Following the Milford decision, the commission has increasingly been required to determine threshold legal questions before moving to conciliation and dispute resolution, and that means more hearings, more lawyers, more delays and more cost. The original purpose of these processes was to resolve the disputes quickly and informally, and this amendment restores that practical approach.
It allows the commission to commence conciliation where an applicant alleges dismissal or unlawful termination, rather than requiring lengthy arguments about jurisdiction even before the sensible discussions can take place. That's practical, and I support it. The bill also allows certain procedural powers to be delegated to senior commission staff, which is again intended to streamline administrative functions and reduce unnecessary delays.
If appropriate safeguards remain in place, then they are reasonable reforms. The coalition supports measures dealing with vexatious and frivolous claims. Likewise, allowing certain matters to be determined on the papers without the consent of parties is simply common sense.
Not every matter is going to require a hearing. Not every matter requires people to travel, engage representatives and wait months for listing dates. If disputes can be fairly determined through written submissions, then the law should permit it, and that's a practical reform.

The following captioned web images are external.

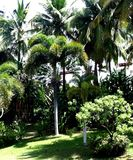 Palmeiras de Havaí Fotografia de Stock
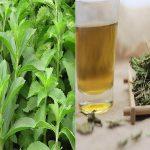 Uống cây cỏ ngọt giảm cân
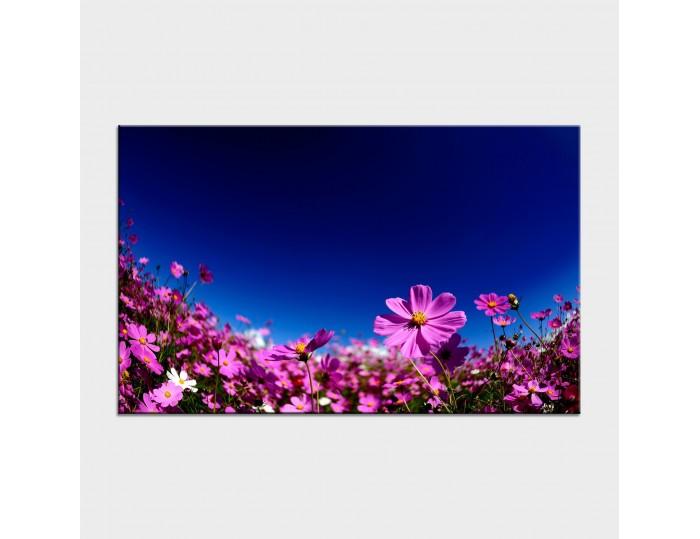 Tablouri cu flori cod flo-22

There is another element in the bill dealing with road transport contractors and the proposed high-income threshold, and the coalition has an open mind about the challenges facing owner-drivers and the transport contractors. But, with this section of it, we do believe that further scrutiny is required. Stakeholders themselves have expressed mixed views.
That is why the provisions warrant closer examination through Senate committee processes. These issues are all worthy of consideration. Most of them are very sensible reforms.
But the next bit is where it descends into abject nonsense. The most controversial part of this bill is not those Fair Work Commission reforms that I spoke about. It's the other provisions, and they represent a fundamental change.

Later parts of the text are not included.